Kristalina Giorgieva, directrice actuelle du FMI, a fait un discours le 15 octobre, qui portait le titre prometteur d'un "nouveau moment Bretton Woods".

 

 

En épluchant son discours pour trouver quelques indications au sujet de la Réforme Monétaire, j'ai relevé différentes choses, qui méritent qu’on s’y attarde.

Pour mieux comprendre l’actualité, faisons un retour en arrière. Dans les années 70, les deux chocs pétroliers ont permis au prix du pétrole de s’envoler de l’équivalent de 21 $ à 124 $ en 1980 (source).

Le Mexique, le Vénézuela et les petits pays producteurs de pétrole ont soudain vu un afflux inespéré de dollars et ont cru que cette manne tombée du ciel durerait éternellement. Ces États ont donc emprunté des sommes gigantesques pour créer des infrastructures modernes, autoroutes, aéroports, raffineries, etc… et accroître leur production. Mais la flambée brutale des prix du pétrole a fait plonger les pays développés dans une récession économique et la demande de pétrole a fortement chuté.
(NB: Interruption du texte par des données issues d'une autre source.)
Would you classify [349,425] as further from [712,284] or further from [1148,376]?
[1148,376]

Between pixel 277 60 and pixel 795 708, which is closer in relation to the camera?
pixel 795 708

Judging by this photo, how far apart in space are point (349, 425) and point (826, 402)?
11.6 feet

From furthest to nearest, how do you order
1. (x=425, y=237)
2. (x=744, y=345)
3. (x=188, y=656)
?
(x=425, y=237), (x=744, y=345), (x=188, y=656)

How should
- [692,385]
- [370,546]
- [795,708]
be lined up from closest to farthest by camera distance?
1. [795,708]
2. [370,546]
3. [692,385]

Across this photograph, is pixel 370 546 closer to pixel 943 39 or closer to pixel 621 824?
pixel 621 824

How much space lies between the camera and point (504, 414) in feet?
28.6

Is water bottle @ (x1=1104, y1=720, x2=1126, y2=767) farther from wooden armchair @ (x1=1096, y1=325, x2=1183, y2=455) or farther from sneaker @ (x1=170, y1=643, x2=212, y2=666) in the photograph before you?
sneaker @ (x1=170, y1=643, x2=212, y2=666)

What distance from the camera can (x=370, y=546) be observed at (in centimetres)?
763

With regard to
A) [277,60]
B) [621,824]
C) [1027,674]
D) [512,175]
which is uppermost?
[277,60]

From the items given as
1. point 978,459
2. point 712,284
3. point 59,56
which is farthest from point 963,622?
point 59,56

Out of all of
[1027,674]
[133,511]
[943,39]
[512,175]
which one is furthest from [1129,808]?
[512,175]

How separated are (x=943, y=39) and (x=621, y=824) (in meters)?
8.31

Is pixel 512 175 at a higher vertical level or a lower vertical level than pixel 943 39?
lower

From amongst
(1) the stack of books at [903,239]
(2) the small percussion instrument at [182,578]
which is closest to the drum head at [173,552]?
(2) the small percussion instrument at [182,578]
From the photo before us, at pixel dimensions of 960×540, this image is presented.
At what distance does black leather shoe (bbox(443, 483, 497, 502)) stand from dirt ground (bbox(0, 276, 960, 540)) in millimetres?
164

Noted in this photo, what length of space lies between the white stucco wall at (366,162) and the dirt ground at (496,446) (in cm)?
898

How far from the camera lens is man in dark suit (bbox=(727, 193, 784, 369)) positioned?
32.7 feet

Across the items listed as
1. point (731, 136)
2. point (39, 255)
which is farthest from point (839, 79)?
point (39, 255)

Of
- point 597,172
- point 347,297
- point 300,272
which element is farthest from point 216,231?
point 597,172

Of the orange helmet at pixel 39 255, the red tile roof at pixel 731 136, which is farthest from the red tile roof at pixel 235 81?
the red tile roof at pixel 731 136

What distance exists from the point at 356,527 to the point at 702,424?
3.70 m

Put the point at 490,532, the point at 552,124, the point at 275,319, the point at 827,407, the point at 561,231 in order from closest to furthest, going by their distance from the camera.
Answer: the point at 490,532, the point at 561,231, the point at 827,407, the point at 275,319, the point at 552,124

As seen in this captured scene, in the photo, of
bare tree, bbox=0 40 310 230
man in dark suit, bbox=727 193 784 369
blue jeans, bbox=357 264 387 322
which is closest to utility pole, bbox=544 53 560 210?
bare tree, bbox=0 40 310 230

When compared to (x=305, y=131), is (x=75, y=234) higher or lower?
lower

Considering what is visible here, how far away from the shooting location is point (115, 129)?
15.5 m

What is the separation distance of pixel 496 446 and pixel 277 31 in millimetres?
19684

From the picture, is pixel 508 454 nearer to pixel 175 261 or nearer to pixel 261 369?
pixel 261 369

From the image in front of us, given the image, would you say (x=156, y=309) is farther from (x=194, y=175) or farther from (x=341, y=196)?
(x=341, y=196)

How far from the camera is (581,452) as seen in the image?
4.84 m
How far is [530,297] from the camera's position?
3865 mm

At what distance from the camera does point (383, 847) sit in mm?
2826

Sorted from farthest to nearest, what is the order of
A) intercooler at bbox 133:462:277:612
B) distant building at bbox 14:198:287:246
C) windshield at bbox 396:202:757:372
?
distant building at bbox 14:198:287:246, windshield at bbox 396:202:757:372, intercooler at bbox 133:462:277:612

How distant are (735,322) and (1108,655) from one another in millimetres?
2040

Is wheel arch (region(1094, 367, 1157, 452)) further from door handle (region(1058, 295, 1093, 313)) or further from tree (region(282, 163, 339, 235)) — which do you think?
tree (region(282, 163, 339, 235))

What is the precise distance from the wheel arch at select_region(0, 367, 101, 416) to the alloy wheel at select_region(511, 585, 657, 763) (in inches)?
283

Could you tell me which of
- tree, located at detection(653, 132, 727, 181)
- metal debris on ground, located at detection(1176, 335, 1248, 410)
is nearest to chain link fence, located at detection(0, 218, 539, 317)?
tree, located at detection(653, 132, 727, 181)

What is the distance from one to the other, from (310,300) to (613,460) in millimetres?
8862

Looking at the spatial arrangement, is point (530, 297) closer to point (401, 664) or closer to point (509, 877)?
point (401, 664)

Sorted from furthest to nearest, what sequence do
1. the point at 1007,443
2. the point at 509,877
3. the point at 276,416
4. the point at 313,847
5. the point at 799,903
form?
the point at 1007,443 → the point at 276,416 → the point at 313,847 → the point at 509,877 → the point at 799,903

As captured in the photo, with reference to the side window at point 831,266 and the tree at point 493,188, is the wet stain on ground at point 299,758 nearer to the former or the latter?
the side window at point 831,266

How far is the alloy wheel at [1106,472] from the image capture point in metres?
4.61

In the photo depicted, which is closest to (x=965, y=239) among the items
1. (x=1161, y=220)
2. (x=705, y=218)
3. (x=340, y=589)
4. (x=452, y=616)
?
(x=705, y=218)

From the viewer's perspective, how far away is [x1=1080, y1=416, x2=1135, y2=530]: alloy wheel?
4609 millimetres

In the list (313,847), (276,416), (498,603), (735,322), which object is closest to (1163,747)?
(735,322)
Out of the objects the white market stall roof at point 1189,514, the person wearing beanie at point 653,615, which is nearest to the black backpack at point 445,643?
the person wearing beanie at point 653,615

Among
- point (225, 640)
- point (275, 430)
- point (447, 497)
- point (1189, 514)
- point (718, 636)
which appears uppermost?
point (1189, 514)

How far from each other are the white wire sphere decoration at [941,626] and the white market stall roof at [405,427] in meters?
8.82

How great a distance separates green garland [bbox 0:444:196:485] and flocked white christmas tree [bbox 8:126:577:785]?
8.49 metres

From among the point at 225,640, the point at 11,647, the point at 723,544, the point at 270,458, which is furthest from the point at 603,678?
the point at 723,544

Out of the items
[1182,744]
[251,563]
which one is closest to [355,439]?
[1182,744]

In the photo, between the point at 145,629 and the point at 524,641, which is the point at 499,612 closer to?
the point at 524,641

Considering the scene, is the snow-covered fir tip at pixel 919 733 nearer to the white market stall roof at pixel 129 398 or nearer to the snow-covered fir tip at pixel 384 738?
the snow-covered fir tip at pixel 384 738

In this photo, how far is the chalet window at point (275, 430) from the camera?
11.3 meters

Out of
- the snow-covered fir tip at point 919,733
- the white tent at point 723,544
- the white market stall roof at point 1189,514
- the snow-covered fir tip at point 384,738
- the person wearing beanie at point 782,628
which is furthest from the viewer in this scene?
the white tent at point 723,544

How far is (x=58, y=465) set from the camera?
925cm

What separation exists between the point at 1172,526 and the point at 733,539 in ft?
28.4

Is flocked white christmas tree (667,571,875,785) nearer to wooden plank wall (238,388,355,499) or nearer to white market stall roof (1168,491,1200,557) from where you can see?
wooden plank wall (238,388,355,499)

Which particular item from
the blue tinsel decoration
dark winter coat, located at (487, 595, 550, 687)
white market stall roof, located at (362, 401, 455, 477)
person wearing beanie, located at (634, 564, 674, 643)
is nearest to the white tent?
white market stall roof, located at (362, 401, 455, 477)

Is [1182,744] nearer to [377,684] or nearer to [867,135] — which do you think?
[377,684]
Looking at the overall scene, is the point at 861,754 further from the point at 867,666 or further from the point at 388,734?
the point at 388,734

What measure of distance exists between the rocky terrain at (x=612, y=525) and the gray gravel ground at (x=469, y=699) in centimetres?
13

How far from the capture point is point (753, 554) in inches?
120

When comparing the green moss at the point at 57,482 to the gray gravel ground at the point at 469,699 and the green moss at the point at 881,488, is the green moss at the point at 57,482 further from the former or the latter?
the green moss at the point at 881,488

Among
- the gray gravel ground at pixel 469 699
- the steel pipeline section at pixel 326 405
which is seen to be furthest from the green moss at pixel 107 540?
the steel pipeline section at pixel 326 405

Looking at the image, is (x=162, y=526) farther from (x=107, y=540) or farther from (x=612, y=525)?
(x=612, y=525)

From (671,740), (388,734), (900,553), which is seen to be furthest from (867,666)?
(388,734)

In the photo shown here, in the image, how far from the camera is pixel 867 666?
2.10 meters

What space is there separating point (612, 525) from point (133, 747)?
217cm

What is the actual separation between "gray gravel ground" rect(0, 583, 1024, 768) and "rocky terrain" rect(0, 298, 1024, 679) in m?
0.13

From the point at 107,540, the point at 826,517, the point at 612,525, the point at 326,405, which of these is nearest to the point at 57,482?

Entre surproduction de pétrole et baisse de la demande, le cours du baril s’est effondré en moins de 2 ans, de 124 $ à 78 $. Durant la même période, pour lutter contre la forte inflation, qui avait sévit pendant les années 70, les pays développés ont resserré leur politique monétaire en faisant fortement monter les taux d’intérêt. Cela a étranglé les pays endettés.

Très rapidement, en 1982, le Mexique jette un pavé dans la mare, en annonçant qu’il ne peut pas honorer sa dette. Il a été immédiatement suivi par une douzaine de pays en développement, producteurs de pétrole. Les plus grandes banques mondiales de l’époque, et notamment de Wall Street, se prennent un énorme bouillon financier. Il faudra 7 ans avant de trouver une solution durable avec le Plan Brady en 1990. Cette crise de la dette génère une crise de liquidités mondiale et une énorme bulle spéculative sur le dollar.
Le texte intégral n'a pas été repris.